The following iterative sequence is defined for the set of positive integers:
n → n/2 (n is even)
n → 3n + 1 (n is odd)
Using the rule above and starting with 13, we generate the following sequence:
13 → 40 → 20 → 10 → 5 → 16 → 8 → 4 → 2 → 1

It can be seen that this sequence (starting at 13 and finishing at 1) contains 10 terms. Although it has not been proved yet (Collatz Problem), it is thought that all starting numbers finish at 1.

Which starting number, under one million, produces the longest chain?

NOTE: Once the chain starts the terms are allowed to go above one million.

I listed two solutions to this problem in Common Lisp below. alt-euler-14 strictly follows the formula and computes the solution inefficiently. euler-14 stores computed values in a hash table so it never applies the formula to the same number more than once.
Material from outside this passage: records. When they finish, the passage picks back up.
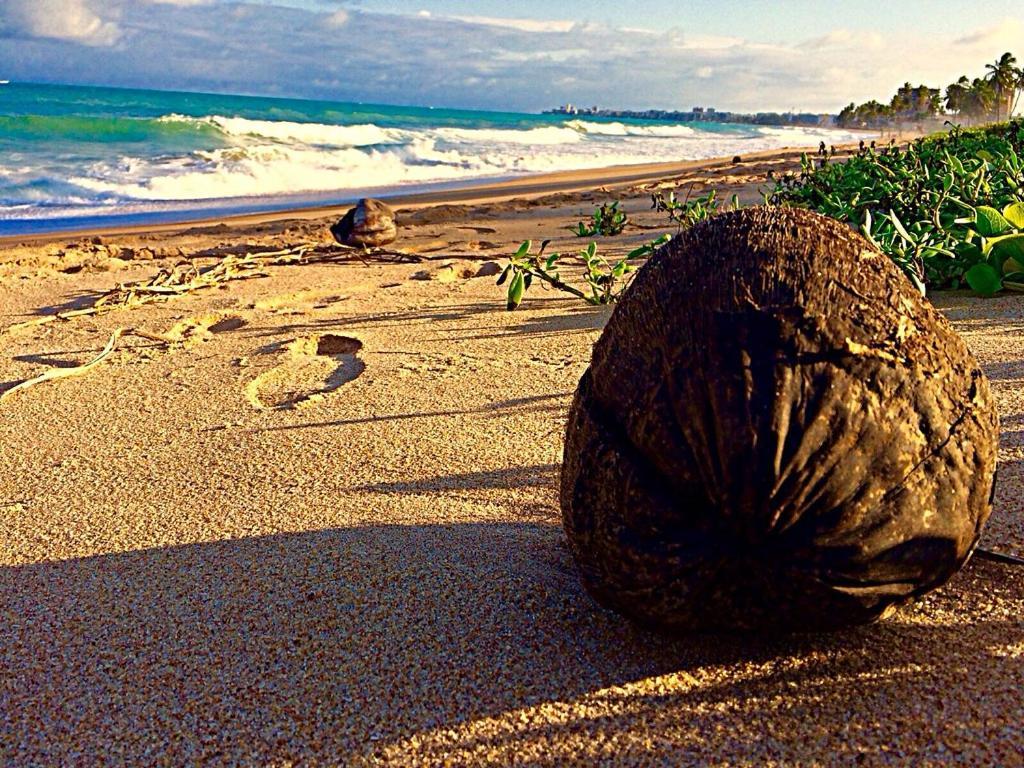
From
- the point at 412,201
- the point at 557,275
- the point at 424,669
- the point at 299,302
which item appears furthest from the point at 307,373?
the point at 412,201

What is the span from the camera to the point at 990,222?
401 centimetres

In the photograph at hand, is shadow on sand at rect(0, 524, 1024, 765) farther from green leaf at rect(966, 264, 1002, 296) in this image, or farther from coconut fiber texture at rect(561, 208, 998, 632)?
green leaf at rect(966, 264, 1002, 296)

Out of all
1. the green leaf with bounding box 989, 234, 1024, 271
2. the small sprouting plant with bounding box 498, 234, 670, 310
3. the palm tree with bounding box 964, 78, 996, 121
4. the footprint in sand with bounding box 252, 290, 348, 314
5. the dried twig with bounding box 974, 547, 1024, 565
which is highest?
the palm tree with bounding box 964, 78, 996, 121

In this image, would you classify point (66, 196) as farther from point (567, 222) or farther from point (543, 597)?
point (543, 597)

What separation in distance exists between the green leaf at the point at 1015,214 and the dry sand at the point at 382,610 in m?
0.41

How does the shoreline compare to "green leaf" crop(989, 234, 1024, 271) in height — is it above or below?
below

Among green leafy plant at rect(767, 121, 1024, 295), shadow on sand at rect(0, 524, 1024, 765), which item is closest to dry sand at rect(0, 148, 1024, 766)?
shadow on sand at rect(0, 524, 1024, 765)

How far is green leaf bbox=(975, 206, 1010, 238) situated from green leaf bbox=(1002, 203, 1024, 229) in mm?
38

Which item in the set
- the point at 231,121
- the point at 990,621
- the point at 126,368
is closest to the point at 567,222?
the point at 126,368

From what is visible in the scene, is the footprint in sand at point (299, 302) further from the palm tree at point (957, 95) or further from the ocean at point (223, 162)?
the palm tree at point (957, 95)

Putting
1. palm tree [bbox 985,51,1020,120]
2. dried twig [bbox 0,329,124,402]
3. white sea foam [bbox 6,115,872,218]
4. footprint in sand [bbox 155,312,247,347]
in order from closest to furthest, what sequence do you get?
dried twig [bbox 0,329,124,402] < footprint in sand [bbox 155,312,247,347] < white sea foam [bbox 6,115,872,218] < palm tree [bbox 985,51,1020,120]

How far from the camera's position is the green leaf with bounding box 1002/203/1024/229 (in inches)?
155

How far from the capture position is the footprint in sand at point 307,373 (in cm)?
348

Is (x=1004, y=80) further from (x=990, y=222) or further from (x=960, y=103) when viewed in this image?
(x=990, y=222)
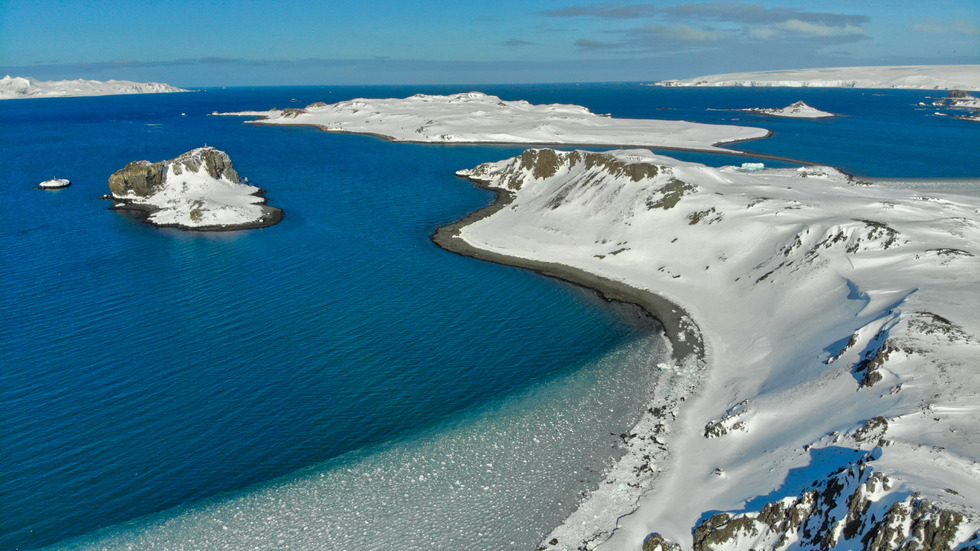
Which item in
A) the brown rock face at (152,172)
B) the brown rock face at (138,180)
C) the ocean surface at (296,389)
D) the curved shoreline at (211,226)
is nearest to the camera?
the ocean surface at (296,389)

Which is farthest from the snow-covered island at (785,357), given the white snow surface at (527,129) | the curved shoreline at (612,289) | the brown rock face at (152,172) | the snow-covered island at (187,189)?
the white snow surface at (527,129)

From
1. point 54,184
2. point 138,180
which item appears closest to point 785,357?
point 138,180

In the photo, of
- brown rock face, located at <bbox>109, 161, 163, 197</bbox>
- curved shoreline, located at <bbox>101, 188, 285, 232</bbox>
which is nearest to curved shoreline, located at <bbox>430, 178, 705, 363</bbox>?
curved shoreline, located at <bbox>101, 188, 285, 232</bbox>

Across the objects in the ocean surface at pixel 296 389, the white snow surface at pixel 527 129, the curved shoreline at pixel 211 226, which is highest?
the white snow surface at pixel 527 129

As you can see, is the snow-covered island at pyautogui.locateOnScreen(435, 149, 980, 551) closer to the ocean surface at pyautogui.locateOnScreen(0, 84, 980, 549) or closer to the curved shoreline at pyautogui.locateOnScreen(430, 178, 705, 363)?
the curved shoreline at pyautogui.locateOnScreen(430, 178, 705, 363)

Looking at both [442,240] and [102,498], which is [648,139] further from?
[102,498]

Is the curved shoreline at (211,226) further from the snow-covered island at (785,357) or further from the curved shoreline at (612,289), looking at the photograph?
the snow-covered island at (785,357)

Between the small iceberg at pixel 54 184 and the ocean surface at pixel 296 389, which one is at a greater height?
the small iceberg at pixel 54 184
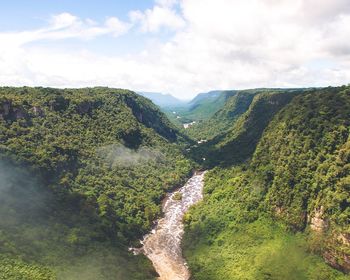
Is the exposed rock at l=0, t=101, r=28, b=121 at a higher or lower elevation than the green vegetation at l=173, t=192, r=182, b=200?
higher

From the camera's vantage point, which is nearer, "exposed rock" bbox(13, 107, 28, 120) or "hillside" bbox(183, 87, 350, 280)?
"hillside" bbox(183, 87, 350, 280)

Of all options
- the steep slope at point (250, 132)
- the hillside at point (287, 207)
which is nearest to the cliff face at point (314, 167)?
the hillside at point (287, 207)

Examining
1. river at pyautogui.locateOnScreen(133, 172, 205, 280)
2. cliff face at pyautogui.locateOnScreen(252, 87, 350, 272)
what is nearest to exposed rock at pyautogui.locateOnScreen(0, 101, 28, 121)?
river at pyautogui.locateOnScreen(133, 172, 205, 280)

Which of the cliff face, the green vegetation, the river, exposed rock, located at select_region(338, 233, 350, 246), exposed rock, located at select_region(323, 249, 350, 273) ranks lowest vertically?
the river

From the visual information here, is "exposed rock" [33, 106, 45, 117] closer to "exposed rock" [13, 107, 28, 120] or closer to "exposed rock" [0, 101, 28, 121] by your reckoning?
"exposed rock" [13, 107, 28, 120]

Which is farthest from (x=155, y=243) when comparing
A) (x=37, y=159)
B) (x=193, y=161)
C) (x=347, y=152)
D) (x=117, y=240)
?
(x=193, y=161)

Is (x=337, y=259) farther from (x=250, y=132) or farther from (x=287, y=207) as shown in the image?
(x=250, y=132)

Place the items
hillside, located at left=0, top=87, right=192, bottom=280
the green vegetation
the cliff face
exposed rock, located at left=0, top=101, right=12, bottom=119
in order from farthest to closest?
the green vegetation < exposed rock, located at left=0, top=101, right=12, bottom=119 < the cliff face < hillside, located at left=0, top=87, right=192, bottom=280

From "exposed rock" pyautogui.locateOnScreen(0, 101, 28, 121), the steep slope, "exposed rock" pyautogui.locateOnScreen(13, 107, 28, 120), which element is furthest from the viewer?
the steep slope
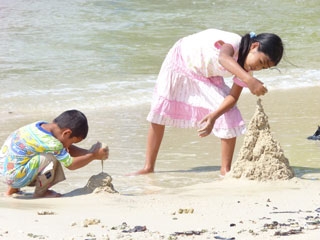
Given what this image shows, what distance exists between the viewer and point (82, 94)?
955cm

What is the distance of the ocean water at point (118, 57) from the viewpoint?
7.06 m

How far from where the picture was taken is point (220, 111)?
17.6 feet

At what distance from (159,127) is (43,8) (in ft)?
32.2

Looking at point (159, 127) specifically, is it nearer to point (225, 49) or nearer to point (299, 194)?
point (225, 49)

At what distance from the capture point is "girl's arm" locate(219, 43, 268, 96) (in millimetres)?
4859

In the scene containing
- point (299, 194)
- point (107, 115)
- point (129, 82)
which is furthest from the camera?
point (129, 82)

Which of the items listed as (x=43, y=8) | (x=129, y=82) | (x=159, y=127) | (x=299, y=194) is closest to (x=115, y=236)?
(x=299, y=194)

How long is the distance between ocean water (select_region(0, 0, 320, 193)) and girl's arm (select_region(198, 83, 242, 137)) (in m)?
0.52

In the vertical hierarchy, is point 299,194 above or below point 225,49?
below

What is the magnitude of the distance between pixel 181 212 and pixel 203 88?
174 centimetres

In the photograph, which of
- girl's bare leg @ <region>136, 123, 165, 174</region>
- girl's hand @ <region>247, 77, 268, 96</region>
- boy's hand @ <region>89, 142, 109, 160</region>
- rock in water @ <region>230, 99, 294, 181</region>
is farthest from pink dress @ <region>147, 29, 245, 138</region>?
boy's hand @ <region>89, 142, 109, 160</region>

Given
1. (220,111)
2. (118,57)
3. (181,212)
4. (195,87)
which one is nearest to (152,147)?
(195,87)

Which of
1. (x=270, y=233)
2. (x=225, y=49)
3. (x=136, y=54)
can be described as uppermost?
(x=225, y=49)

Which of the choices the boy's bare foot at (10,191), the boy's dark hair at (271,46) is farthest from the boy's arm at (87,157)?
the boy's dark hair at (271,46)
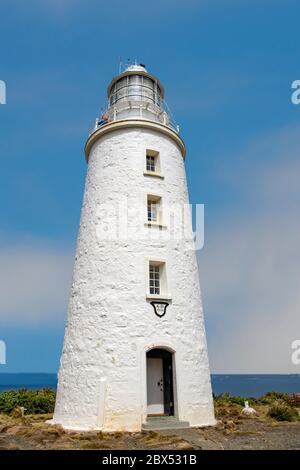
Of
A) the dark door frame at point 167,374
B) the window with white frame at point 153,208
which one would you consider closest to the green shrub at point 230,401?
the dark door frame at point 167,374

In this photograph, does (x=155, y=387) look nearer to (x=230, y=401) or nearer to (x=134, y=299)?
(x=134, y=299)

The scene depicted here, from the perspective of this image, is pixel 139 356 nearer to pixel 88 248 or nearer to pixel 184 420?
pixel 184 420

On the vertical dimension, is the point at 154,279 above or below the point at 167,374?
above

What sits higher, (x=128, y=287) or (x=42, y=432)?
(x=128, y=287)

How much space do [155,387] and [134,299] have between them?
11.4ft

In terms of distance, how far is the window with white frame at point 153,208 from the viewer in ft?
50.7

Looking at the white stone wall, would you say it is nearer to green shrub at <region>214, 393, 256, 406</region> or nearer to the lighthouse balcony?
the lighthouse balcony

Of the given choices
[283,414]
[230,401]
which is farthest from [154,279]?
[230,401]

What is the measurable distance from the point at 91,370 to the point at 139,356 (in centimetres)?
175

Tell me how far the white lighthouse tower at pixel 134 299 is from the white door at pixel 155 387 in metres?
0.04

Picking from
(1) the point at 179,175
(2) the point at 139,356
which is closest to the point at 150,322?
(2) the point at 139,356

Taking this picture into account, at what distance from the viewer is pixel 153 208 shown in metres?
15.7

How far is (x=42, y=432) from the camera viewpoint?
1219 cm

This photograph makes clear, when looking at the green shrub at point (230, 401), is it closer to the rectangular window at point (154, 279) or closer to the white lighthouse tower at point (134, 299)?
the white lighthouse tower at point (134, 299)
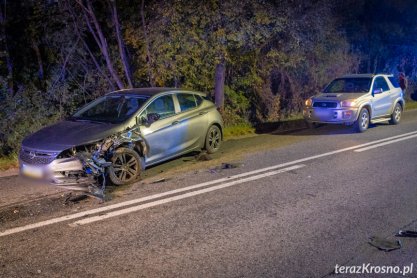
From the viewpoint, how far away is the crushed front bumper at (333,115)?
12289mm

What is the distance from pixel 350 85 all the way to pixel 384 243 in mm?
9457

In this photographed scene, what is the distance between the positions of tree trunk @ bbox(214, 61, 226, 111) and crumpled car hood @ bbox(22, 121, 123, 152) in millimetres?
6675

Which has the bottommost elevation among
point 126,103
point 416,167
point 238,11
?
point 416,167

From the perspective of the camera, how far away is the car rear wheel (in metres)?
12.6

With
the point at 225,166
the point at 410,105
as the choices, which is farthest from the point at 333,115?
the point at 410,105

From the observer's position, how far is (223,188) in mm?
7047

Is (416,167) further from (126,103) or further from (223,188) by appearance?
(126,103)

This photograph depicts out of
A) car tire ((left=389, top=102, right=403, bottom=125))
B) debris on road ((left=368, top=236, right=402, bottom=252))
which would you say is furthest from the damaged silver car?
car tire ((left=389, top=102, right=403, bottom=125))

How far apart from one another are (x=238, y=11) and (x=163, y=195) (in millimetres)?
7006

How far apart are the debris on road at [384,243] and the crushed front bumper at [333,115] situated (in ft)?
25.3

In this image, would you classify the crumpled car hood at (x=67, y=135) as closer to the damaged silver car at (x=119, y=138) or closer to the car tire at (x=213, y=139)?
the damaged silver car at (x=119, y=138)

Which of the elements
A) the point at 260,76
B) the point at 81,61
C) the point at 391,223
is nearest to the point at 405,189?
the point at 391,223

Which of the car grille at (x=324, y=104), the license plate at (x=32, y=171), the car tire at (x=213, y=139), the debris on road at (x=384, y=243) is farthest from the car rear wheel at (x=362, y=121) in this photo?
the license plate at (x=32, y=171)

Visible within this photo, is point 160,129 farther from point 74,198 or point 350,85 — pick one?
point 350,85
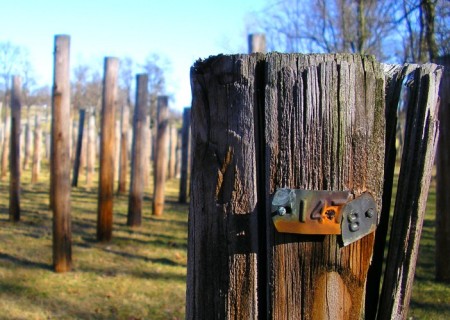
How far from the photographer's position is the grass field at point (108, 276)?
518 cm

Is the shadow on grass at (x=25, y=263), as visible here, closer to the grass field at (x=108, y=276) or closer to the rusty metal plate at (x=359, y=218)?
the grass field at (x=108, y=276)

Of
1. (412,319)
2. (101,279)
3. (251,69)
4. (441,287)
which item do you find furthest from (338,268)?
(101,279)

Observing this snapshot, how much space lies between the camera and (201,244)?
4.57ft

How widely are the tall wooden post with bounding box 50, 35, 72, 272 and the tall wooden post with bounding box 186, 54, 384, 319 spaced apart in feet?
16.9

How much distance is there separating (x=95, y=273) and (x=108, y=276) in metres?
0.20

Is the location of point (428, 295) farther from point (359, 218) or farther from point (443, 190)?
point (359, 218)

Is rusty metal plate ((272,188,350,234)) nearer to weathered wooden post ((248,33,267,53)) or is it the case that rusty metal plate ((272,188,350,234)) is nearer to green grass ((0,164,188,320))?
green grass ((0,164,188,320))

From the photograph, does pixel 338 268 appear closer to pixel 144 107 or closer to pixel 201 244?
Answer: pixel 201 244

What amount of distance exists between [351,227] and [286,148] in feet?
0.79

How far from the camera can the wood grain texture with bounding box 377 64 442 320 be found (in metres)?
1.37

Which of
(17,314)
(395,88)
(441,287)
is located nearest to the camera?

;;; *collatz-table* holds the number of terms for previously performed
;;; collatz calculations.  For example, say that we already found
;;; the number of terms to compute 10, which is 7.  If we compute
;;; the number of terms for 13, as in the example above, when it
;;; reaches 10 it will find this value in the table and add 7 to
;;; the current terms value to get the answer.
(defparameter *collatz-table* (make-hash-table))

(defun collatz (num)
  (cond ((= num 1) 1)
            ((gethash num *collatz-table*)
             (gethash num *collatz-table*))
            ((evenp num)
              (setf (gethash num *collatz-table*)
                      (1+ (collatz (/ num 2)))))
             (t (setf (gethash num *collatz-table*)
                         (1+ (collatz (1+ (* 3 num))))))))

(defun euler-14 ()
  (let ((answer 0)
          (max-terms 0))
    (do ((x 1 (1+ x)))
          ((>= x 1000000) answer)
      (let ((terms-of-x (collatz x)))
         (when (> terms-of-x max-terms)
           (setf max-terms terms-of-x
                   answer x))))))

(defun alt-collatz (num &optional (term 1))
  (cond ((= num 1) term)
            ((evenp num) (alt-collatz (/ num 2) (1+ term)))
            (t (alt-collatz (1+ (* 3 num)) (1+ term)))))

(defun alt-euler-14 ()
  (let ((answer 0)
         (max-terms 0))
    (do ((x 1 (1+ x)))
          ((>= x 1000000) answer)
      (let ((terms-of-x (alt-collatz x)))
        (when (> terms-of-x max-terms)
             (setf max-terms terms-of-x
                     answer x))))))

Alt-euler-14 took 8.5 seconds. euler-14's first run took 3 seconds, but the second run took 0.28 seconds. This speed came at a cost of more memory.